Recorded information start

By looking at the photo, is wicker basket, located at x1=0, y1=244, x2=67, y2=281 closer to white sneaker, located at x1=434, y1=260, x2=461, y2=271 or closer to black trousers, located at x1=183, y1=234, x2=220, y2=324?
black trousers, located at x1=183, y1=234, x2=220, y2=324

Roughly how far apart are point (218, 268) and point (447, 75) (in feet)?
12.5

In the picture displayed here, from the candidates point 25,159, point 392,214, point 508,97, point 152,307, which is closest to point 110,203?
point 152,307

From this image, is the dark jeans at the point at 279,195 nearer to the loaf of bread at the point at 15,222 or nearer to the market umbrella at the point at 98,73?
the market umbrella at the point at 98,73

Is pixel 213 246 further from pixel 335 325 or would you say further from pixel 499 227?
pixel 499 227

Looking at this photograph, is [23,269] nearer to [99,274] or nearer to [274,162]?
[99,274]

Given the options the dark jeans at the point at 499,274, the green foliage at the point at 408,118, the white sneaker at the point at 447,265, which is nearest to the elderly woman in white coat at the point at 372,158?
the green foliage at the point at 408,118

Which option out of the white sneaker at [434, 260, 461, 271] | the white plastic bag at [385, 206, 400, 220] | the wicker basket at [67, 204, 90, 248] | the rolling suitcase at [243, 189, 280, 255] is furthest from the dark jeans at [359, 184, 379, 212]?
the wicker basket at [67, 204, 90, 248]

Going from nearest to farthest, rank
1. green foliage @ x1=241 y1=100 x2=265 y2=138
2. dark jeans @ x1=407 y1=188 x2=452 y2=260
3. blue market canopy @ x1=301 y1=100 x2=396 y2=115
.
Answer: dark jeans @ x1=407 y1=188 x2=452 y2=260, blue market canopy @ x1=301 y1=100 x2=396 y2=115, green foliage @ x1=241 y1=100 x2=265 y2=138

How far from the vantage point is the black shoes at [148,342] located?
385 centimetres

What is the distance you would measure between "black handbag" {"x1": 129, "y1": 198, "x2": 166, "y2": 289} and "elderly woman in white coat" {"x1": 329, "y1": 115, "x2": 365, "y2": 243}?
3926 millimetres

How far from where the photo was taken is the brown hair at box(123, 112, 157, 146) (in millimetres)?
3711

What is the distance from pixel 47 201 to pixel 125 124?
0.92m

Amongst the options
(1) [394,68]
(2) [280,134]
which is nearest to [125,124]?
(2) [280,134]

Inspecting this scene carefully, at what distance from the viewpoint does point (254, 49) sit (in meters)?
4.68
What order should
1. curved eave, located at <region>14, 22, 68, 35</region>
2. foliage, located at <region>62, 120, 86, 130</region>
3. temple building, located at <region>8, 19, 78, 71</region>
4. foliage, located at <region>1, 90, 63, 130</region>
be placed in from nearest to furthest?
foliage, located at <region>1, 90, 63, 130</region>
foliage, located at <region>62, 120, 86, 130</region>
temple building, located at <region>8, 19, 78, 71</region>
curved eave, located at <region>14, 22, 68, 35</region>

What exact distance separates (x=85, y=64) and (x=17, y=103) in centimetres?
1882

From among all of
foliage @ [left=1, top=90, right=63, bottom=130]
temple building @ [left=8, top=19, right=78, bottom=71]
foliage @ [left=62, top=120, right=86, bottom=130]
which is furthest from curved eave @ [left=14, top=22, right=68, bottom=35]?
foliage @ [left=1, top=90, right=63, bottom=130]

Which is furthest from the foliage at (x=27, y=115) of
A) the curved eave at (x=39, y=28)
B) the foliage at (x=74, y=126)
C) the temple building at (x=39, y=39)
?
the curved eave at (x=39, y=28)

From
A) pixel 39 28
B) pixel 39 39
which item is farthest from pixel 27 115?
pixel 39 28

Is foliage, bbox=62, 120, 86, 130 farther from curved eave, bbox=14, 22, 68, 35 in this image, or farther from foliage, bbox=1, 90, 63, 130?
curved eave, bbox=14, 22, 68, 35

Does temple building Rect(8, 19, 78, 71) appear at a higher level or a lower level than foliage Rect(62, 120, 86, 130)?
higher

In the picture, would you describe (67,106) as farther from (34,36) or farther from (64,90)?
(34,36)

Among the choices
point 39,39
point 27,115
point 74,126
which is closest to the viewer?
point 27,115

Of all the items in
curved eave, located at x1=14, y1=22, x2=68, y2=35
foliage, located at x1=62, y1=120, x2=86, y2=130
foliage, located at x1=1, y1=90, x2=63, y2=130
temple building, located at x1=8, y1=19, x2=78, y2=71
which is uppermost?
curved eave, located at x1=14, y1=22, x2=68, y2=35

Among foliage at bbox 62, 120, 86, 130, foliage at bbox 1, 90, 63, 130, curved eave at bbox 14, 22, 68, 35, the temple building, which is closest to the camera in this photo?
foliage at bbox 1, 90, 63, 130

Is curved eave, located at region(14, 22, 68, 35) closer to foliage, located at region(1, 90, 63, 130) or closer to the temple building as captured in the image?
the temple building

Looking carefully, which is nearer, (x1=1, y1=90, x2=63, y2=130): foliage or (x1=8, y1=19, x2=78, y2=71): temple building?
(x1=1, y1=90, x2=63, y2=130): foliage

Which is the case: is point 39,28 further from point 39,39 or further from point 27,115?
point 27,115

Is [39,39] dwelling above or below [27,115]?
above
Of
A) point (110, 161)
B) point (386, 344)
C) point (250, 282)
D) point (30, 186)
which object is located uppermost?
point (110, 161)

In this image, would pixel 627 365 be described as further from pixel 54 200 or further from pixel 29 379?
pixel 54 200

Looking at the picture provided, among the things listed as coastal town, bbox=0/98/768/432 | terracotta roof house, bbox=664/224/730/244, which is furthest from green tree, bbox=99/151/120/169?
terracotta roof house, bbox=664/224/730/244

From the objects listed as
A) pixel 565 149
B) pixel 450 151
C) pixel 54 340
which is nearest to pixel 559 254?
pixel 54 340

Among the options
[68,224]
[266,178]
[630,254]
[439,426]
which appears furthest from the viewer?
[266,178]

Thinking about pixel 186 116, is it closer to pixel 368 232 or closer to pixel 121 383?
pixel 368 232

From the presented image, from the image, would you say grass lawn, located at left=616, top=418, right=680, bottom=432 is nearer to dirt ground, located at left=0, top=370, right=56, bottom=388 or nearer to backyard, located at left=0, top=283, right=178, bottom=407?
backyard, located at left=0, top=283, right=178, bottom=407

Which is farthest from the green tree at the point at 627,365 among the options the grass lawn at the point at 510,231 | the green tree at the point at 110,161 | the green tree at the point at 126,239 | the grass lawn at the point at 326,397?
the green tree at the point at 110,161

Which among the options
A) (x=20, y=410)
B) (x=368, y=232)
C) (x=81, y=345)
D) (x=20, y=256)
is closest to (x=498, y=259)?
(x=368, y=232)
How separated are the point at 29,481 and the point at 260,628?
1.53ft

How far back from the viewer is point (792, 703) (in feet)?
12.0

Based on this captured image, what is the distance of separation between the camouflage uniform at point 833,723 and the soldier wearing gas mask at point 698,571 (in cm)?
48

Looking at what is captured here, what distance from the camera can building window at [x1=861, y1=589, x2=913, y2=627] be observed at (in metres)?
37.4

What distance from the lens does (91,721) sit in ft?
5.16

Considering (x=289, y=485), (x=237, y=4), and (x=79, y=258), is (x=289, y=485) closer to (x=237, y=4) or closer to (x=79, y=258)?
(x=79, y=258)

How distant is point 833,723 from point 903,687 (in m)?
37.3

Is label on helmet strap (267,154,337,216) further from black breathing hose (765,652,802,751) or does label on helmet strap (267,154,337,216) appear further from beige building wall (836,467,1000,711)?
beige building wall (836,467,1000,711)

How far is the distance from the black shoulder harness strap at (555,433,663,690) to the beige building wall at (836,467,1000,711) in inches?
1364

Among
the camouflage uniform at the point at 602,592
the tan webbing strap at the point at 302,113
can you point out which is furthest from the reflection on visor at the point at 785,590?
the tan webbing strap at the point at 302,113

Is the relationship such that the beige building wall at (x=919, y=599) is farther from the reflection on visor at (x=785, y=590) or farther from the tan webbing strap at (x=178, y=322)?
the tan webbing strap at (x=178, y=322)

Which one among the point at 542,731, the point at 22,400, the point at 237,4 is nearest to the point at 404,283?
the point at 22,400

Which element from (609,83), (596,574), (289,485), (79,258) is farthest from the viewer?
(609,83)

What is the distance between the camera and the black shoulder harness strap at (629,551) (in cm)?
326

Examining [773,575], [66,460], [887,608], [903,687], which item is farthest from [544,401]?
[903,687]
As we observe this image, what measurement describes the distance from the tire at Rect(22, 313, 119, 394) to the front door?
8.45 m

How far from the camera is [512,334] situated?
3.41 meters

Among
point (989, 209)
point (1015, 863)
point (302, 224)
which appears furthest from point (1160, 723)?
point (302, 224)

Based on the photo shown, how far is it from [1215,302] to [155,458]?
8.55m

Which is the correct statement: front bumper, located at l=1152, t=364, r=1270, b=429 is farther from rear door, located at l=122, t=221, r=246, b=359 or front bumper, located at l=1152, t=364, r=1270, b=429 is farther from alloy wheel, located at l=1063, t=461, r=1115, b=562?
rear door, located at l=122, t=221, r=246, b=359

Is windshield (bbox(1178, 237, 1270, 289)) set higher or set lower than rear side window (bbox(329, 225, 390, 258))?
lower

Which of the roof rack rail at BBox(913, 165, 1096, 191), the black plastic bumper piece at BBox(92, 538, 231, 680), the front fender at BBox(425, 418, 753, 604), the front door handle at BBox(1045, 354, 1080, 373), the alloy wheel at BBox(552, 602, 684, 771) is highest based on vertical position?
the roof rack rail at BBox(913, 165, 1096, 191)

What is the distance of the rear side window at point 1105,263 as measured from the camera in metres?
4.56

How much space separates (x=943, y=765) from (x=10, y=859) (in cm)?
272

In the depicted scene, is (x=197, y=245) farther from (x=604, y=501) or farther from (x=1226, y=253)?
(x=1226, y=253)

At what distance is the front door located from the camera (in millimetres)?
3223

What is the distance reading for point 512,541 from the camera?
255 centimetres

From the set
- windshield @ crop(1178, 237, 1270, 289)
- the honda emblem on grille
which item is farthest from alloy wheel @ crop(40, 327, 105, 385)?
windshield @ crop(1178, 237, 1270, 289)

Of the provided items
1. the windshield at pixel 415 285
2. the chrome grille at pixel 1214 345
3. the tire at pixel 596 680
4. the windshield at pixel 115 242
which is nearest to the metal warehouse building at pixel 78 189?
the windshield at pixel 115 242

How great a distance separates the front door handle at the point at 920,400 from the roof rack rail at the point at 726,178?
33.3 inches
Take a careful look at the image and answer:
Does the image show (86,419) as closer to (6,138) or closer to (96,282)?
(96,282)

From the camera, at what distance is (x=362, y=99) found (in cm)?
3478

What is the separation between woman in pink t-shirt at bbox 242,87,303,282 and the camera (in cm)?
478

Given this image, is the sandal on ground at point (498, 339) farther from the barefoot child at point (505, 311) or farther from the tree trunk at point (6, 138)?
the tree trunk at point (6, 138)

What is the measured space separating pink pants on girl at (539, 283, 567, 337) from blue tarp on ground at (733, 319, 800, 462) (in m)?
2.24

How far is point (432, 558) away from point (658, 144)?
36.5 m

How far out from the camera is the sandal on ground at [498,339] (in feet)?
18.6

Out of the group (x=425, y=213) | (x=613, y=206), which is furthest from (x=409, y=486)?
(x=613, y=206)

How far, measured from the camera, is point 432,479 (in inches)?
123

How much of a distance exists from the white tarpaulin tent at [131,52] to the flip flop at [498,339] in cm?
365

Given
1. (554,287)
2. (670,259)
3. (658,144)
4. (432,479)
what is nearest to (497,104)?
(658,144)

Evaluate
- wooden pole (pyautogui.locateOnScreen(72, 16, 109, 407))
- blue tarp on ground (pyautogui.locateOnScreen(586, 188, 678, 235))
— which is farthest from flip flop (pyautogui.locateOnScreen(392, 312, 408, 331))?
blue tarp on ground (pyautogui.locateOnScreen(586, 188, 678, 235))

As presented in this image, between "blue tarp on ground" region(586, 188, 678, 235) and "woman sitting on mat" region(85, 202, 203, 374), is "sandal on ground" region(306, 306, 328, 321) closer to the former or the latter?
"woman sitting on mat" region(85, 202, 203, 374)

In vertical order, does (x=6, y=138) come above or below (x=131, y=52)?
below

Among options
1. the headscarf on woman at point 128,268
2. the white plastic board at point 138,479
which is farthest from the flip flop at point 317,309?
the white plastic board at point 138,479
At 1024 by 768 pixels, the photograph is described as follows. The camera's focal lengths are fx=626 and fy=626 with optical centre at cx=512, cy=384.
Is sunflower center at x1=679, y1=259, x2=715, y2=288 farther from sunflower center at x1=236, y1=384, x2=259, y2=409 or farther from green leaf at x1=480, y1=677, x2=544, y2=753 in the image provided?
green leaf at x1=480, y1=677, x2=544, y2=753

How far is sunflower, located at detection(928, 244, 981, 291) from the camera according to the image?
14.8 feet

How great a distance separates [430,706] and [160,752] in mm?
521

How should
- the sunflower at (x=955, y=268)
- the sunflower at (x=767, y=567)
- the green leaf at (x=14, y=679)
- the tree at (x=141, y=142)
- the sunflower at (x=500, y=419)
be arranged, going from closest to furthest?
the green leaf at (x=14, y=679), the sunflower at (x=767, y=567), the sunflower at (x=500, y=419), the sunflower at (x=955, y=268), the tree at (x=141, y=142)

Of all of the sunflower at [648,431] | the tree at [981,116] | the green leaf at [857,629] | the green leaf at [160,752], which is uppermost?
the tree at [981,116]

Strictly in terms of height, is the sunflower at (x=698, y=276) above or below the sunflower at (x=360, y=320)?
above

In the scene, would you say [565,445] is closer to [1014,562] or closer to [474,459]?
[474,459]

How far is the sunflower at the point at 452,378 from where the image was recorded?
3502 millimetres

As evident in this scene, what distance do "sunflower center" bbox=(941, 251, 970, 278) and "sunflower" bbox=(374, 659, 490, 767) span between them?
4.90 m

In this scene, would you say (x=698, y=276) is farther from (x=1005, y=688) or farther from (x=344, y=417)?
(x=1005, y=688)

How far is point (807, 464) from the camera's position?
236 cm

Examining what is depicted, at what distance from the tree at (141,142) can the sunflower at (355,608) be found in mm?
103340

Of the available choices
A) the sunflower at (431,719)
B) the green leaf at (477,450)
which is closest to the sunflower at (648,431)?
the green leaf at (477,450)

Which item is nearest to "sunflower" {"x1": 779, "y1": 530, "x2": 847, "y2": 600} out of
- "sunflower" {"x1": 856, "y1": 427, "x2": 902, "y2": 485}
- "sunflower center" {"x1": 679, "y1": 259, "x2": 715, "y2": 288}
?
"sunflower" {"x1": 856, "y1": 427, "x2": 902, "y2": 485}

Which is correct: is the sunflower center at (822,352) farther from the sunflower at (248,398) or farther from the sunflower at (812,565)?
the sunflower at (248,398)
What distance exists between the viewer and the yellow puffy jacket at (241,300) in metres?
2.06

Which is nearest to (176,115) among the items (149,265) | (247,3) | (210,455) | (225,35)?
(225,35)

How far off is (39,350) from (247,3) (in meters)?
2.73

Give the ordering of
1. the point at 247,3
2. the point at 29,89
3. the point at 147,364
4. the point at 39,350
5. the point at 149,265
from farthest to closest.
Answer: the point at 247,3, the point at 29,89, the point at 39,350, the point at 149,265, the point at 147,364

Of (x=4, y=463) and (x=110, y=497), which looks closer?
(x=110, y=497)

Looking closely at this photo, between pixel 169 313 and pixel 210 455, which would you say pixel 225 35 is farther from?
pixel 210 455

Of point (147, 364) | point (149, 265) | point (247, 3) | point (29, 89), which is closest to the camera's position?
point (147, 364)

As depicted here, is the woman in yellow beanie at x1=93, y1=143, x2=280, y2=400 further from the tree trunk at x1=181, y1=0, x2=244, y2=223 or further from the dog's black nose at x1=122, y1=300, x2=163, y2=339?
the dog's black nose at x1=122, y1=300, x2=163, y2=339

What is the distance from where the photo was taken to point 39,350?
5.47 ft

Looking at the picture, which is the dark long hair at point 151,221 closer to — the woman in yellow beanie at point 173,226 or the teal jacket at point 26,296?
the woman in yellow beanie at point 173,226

Recorded information end

_Task requirements_: Rewrite the part of the rows that opens with the line containing "Looking at the picture, which" and runs through the end of the rows, changing "teal jacket" to "green jacket" and leaving everything else as it is.

_Answer to the task_:
Looking at the picture, which is the dark long hair at point 151,221 closer to — the woman in yellow beanie at point 173,226 or the green jacket at point 26,296?
the woman in yellow beanie at point 173,226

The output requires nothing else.